Naquela rua todo o quarteirão de casas está em sobre a rede de abastecimento de água que atende parcelas dos bairros São Roque e Fátima. Boa parte dos moradores foi ampliando os cômodos de suas residências sem preocupação. O imóvel afetado hoje foi erguido há quase 50 anos.

Segundo José Eduardo, ninguém da família sabia que pelo terreno passava a adutora da rede de distribuição de água da Emasa. “Moro aqui há 25 anos pelo menos. Meu sogro que ergueu o imóvel.
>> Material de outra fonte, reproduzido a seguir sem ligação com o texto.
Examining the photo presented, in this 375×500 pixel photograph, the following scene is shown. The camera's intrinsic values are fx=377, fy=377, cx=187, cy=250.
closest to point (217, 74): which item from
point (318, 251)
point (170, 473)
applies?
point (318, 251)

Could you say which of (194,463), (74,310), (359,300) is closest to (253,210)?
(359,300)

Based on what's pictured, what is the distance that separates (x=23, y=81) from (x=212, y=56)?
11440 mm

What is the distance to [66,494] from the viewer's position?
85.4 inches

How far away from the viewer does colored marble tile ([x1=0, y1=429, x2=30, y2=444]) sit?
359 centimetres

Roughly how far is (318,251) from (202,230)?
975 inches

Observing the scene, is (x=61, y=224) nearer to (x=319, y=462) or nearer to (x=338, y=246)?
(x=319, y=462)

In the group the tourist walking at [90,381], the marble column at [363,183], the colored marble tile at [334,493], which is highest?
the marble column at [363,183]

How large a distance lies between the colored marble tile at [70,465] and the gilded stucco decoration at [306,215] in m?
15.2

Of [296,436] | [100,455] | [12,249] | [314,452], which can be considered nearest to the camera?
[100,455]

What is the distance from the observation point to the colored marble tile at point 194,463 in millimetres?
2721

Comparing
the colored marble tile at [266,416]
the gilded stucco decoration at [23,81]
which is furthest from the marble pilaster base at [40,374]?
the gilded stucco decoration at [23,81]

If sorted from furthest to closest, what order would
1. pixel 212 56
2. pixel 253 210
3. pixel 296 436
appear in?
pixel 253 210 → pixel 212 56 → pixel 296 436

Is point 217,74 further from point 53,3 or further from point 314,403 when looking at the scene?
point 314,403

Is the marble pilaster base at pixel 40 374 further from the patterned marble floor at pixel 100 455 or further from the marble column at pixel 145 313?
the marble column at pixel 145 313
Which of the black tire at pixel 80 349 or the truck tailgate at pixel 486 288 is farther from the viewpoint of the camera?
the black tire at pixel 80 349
Ontem à noite, tivemos tremendo susto no exato momento em que assistíamos à programação da TV”, relembra.

O problema poderia ter tido maiores proporções, de acordo com o gerente técnico da Empresa Municipal de Águas e Saneamento (Emasa), João Bitencourt. Ele disse que algumas famílias vão ampliando seus imóveis de forma irregular, constróem sobre as redes de abastecimento de água e até às margens de canais de drenagem.

Obras para reparar adutora já começaram

“No caso do sinistro, a sorte é que houve pequeno rompimento do duto. Se a adutora tivesse estourado, a casa poderia ter ido abaixo”, ressalta. Ele explica que no local passam duas redes de adutoras, sendo que a que se encontra por baixo das casas da rua está completamente comprometida.

“Estamos fazendo uma nova rede para substituir a encoberta pelos imóveis da Rua Benigno Alves. Dessa forma, vão acabar os riscos de que venha ocorrer uma tragédia”, afirma. “Mas é preciso que as pessoas se informem quando adquirir terrenos ou imóveis na cidade. A prevenção é fundamental”, orienta.

Para acolher a família que teve o imóvel atingido, a Emasa alugou uma casa no próprio bairro e está prestando a assistência social necessária até que a Diretoria Defesa Civil avalie riscos e emita um laudo atestando se há condições de recuperação do imóvel da família Calixto Santos.